Marketing NFL Uncategorized

Kaepernick not the first back-up or cause focused best-selling jersey

Colin Kaepernick has one of the highest selling jerseys in the NFL. Those sales are more about the message than the player.

Colin Kaepernick’s jersey sales have jumped to the top of the league since he made his protest by not standing for the National Anthem. Since the initial backlash, more players and fans have come out in support of Kaepernick’s stance. Now some public opinion has started to swing, and to his credit. Kaepernick will donate the proceeds from his jersey sales to charity — which helps further the thought that this is more than just about Colin Kaepernick. While some people may be shocked Kaep’s jerseys are flying off the shelves, this is not the first time that a back-up or someone who represents a cause has had high jersey sales.

As of now, Kaepernick is listed as the second QB on the Niners depth chart behind Blaine Gabbert. Back-ups normally don’t sell jerseys, but Kaepernick has had some previous success on the field. It wouldn’t be a surprise to see him get a start if Gabbert — a historically mediocre NFL QB — struggles. There’s another QB who was a career back-up — or training camp cut — who had a high selling jersey. He just happens to be trying to play baseball now. Tim Tebow played for the Broncos, Jets, Eagles, and Patriots. In the case of the Eagles and Patriots he didn’t even make the team. His jerseys still sold. This was more about the cult of Tebow than anything else. He did have a playoff win in Denver, but he was a back-up on the Jets and Tebow jerseys still flew off the shelves.

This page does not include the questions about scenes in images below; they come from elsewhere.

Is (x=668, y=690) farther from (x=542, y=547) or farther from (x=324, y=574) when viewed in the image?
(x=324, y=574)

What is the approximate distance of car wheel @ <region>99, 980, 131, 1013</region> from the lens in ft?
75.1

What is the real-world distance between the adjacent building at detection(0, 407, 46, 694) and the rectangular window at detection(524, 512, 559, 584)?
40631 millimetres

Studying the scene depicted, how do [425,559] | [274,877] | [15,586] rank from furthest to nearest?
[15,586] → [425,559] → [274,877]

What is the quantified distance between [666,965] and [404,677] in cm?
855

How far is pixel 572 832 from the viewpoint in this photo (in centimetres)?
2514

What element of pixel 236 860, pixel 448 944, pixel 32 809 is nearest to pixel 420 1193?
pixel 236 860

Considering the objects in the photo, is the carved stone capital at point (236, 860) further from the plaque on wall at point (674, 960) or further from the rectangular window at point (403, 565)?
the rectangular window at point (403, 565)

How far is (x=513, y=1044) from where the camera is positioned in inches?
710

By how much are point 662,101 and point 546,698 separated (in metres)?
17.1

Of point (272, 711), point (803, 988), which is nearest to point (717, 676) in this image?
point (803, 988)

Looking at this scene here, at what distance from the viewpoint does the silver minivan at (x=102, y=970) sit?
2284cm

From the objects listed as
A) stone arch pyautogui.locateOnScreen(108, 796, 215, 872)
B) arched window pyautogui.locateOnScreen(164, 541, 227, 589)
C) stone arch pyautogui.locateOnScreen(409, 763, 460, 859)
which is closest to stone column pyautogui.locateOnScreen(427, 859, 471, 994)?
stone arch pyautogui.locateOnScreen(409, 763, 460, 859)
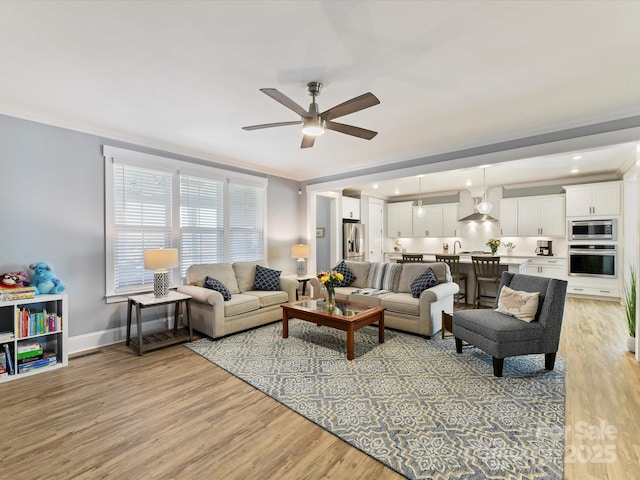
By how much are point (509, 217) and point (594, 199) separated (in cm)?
155

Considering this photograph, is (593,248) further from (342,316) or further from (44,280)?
(44,280)

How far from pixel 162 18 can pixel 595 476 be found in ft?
12.1

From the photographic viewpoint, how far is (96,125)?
3637 millimetres

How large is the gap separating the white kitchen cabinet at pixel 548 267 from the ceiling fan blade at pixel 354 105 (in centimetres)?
623

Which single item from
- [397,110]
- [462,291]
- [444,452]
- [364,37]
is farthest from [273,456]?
[462,291]

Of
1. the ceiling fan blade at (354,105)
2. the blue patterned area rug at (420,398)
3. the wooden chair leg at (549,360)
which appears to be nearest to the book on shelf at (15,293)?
the blue patterned area rug at (420,398)

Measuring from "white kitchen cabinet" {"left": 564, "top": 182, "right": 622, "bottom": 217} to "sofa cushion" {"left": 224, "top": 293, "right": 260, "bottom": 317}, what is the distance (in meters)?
6.73

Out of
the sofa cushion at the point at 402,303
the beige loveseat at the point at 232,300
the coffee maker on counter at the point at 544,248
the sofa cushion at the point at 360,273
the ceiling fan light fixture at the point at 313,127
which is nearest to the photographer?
the ceiling fan light fixture at the point at 313,127

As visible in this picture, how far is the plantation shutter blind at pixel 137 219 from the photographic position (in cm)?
392

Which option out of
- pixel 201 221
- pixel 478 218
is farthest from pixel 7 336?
pixel 478 218

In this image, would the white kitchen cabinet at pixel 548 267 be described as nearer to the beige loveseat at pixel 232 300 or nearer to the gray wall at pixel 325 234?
the gray wall at pixel 325 234

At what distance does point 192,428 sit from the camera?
7.06 ft

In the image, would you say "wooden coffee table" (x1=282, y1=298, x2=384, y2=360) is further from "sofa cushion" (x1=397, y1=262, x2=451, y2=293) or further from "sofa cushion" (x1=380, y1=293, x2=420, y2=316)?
"sofa cushion" (x1=397, y1=262, x2=451, y2=293)

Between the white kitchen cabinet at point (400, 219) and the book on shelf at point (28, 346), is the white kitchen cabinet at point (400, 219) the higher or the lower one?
the higher one
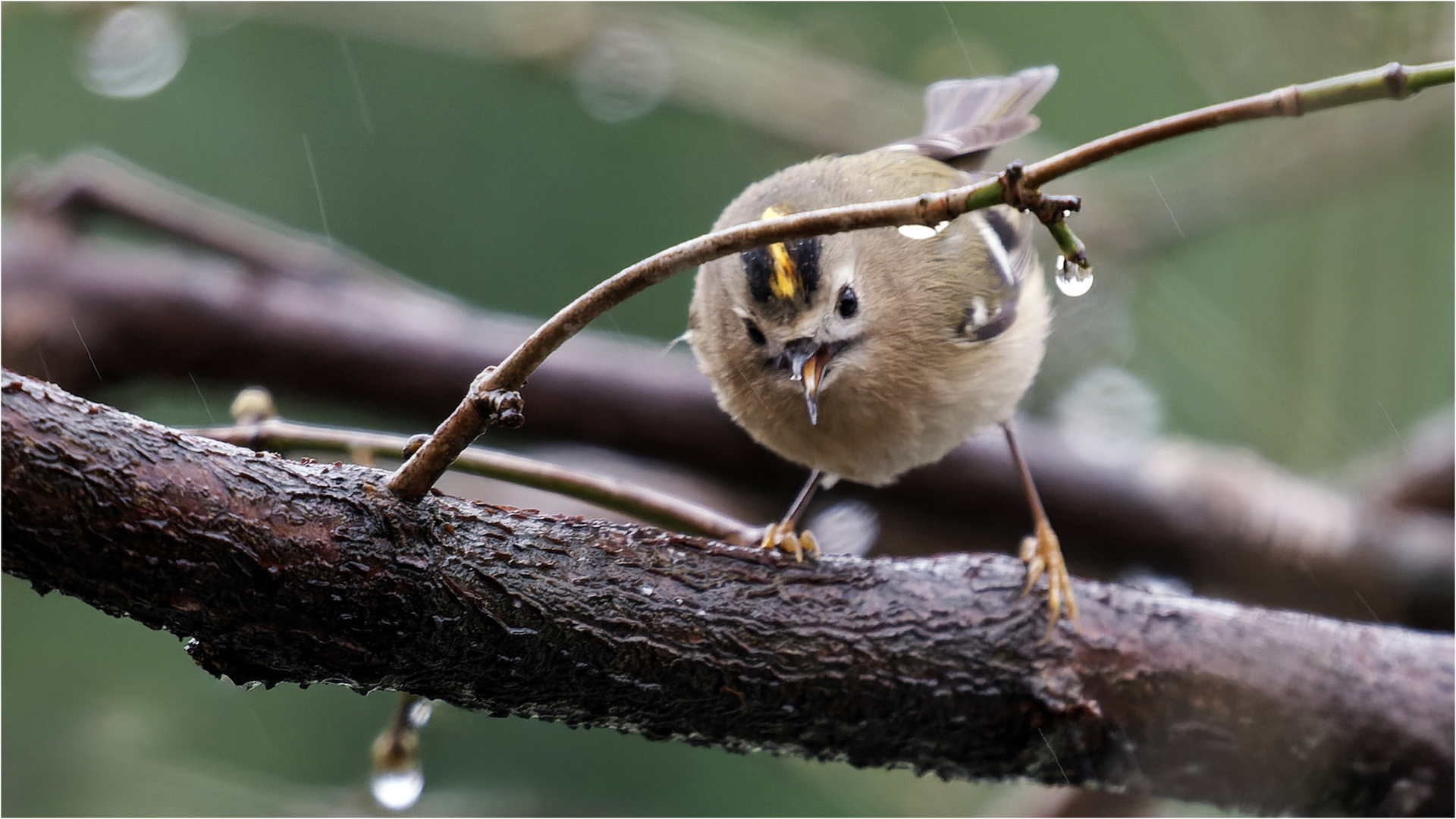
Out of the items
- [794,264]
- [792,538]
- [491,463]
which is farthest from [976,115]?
[491,463]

In terms of cause focused jerseys sales, Kaepernick isn’t alone there either. Michael Sam — the first openly gay player drafted in the NFL — didn’t even make the Rams when he was drafted in the seventh round of the 2014 NFL Draft. Sam didn’t even play a single down and he was still in the top-ten of jersey sales bolstered by support of the LGBTQ community.

On the other end of the Kaepernick spectrum, Pat Tillman — the Cardinals safety who retired to joined the armed services after 9/11 — still has a jersey sold at NFL.com. Tillman jersey’s never reached the level of Sam or Kaepernick, but fans who bought Tillman’s No. 40 are probably doing so as a dedication to the man and his sacrifice giving up his career to defend his country.

Buying a Kaepernick, Sam or Tillman jersey is more about supporting the cause of the player than the player directly. The jerseys stand for something more than just the team or person on the field. Cause marketing is everywhere and in this case the jersey can represent the movement. It’s probably safe to say if someone is buying a Kaepernick Niners No. 7 jersey, it means a lot more than just liking Colin Kaepernick the player. The NFL uses cause marketing when it has pink jerseys in support of breast cancer research or camouflage gear in support of the armed forces. Kaep’s jersey isn’t selling because of Kaep. It is selling because his message has resonated with a group of Americans.